PAGE EXCERPT

The key thing: everything inside the box communicates via internal RPC, not public HTTP. Your Worker doesn’t make API calls to D1 or Vectorize — it uses bindings, which are direct function calls routed internally by Cloudflare’s runtime. There’s no auth, no serialization overhead, no internet round-trip.


How Cloudflare Workers Run Code

Workers are not containers. They’re V8 isolates — the same JavaScript engine that runs in Chrome, but without a browser.

What this means

Traditional server: Cloudflare Worker: Boot OS ─── doesn't exist Start runtime (Node, Python) ─── doesn't exist Load dependencies ─── doesn't exist Open DB connections ─── doesn't exist Wait for request Start here ─┐ Handle request Handle request │ ~1ms startup Send response Send response │ ───┘
  • No cold start. V8 isolates spin up in under 1ms (vs. 100ms–5s for containers).
  • No idle cost. Isolates are destroyed after the request. You don’t pay for a server sitting around.
  • Memory isolated. Each request runs in its own isolate. One request can’t read another’s memory.

(Questions about scene geometry)
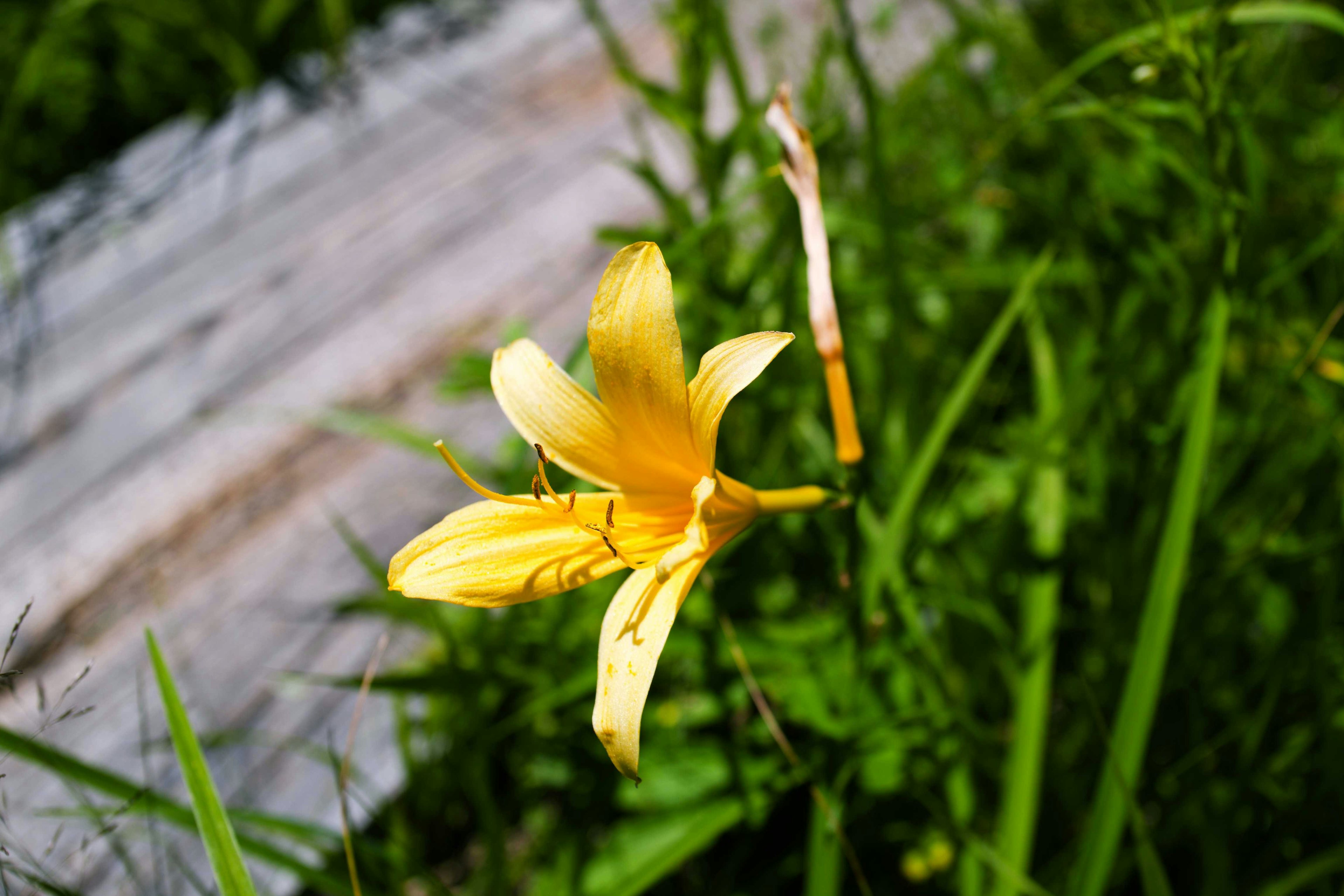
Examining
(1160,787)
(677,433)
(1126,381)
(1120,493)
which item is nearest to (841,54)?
(1126,381)

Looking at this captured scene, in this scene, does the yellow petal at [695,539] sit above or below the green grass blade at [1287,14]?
above

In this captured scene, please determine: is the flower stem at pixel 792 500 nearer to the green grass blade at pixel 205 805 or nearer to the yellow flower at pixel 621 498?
the yellow flower at pixel 621 498

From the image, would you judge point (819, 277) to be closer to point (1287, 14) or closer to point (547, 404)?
point (547, 404)

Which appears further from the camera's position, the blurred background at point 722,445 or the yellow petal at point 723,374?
the blurred background at point 722,445

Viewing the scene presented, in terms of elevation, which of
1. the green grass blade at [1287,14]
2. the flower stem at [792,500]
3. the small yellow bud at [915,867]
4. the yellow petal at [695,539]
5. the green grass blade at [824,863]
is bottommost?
the small yellow bud at [915,867]

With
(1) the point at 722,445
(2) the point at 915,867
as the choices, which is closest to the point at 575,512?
(1) the point at 722,445

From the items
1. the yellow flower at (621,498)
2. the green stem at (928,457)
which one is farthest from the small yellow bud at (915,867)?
the yellow flower at (621,498)

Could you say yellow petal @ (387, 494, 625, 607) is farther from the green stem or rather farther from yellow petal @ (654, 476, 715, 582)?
the green stem
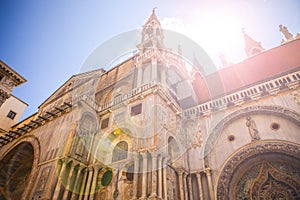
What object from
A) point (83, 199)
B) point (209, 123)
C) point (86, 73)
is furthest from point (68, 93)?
point (209, 123)

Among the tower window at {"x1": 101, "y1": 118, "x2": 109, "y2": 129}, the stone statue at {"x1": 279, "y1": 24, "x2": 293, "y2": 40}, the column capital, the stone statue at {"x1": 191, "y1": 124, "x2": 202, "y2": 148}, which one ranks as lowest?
the column capital

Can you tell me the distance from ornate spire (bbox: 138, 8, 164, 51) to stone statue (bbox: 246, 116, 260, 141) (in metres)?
9.76

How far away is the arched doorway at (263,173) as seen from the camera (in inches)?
359

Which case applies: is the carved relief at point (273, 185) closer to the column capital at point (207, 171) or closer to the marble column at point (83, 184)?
the column capital at point (207, 171)

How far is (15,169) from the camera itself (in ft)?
51.2

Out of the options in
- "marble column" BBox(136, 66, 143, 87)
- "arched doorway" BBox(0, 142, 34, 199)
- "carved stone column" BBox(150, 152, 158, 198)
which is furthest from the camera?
"arched doorway" BBox(0, 142, 34, 199)

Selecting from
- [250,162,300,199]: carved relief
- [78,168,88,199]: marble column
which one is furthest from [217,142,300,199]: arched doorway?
[78,168,88,199]: marble column

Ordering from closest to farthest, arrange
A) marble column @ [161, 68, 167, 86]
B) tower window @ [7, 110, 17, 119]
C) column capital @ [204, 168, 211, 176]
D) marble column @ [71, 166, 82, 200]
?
marble column @ [71, 166, 82, 200] → column capital @ [204, 168, 211, 176] → marble column @ [161, 68, 167, 86] → tower window @ [7, 110, 17, 119]

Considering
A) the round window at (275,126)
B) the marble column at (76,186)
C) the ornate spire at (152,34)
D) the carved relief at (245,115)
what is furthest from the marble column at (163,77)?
the marble column at (76,186)

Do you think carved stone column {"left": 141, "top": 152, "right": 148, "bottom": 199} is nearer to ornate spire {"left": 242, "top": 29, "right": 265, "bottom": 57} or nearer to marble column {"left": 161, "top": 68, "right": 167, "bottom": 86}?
marble column {"left": 161, "top": 68, "right": 167, "bottom": 86}

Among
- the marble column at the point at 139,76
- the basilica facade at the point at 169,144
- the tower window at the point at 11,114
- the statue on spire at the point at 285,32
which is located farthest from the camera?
the tower window at the point at 11,114

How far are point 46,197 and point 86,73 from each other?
1278cm

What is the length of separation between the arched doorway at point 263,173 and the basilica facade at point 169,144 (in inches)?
1.8

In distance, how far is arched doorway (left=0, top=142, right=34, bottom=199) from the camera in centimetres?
1486
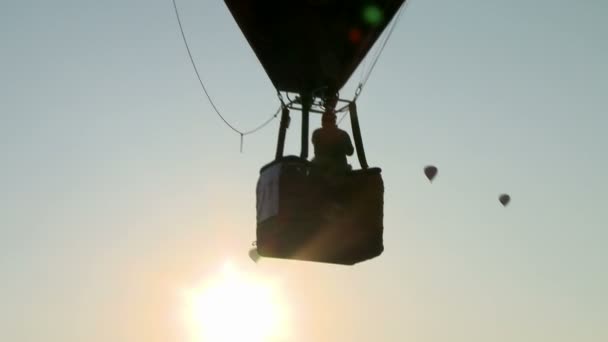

INSTRUCTIONS
1. Count the lines of the records that contain the string "facade", treating uppercase and lowercase as different. Give only the number.
2. Carry the text on Cloudflare Workers forward from its last sentence.

ANSWERS TO THE PROBLEMS
1. 2

2.
  • Global deployment. Your code runs in 300+ data centers. When a request arrives at any Cloudflare PoP, a local isolate handles it.

The execution model

Request arrives at Cloudflare PoP (e.g., LAX) ├── V8 isolate created (< 1ms) ├── Your Worker code runs │ ├── env.DB.prepare("SELECT ...").run() ← RPC to D1 │ ├── env.AI.run("@cf/baai/bge-base-en-v1.5") ← RPC to Workers AI │ └── env.VECTORIZE.query(vector) ← RPC to Vectorize ├── Response sent to client └── Isolate destroyed

Each request is independent. There’s no shared state between requests (no global variables persisting, no connection pools). This is why Engram creates a fresh MCP server instance per request.


How Bindings Work

Bindings are the bridge between your Worker code and Cloudflare’s services. They look like regular JavaScript objects, but under the hood they’re RPC stubs — calling a method on a binding sends an internal message to the service and returns the result.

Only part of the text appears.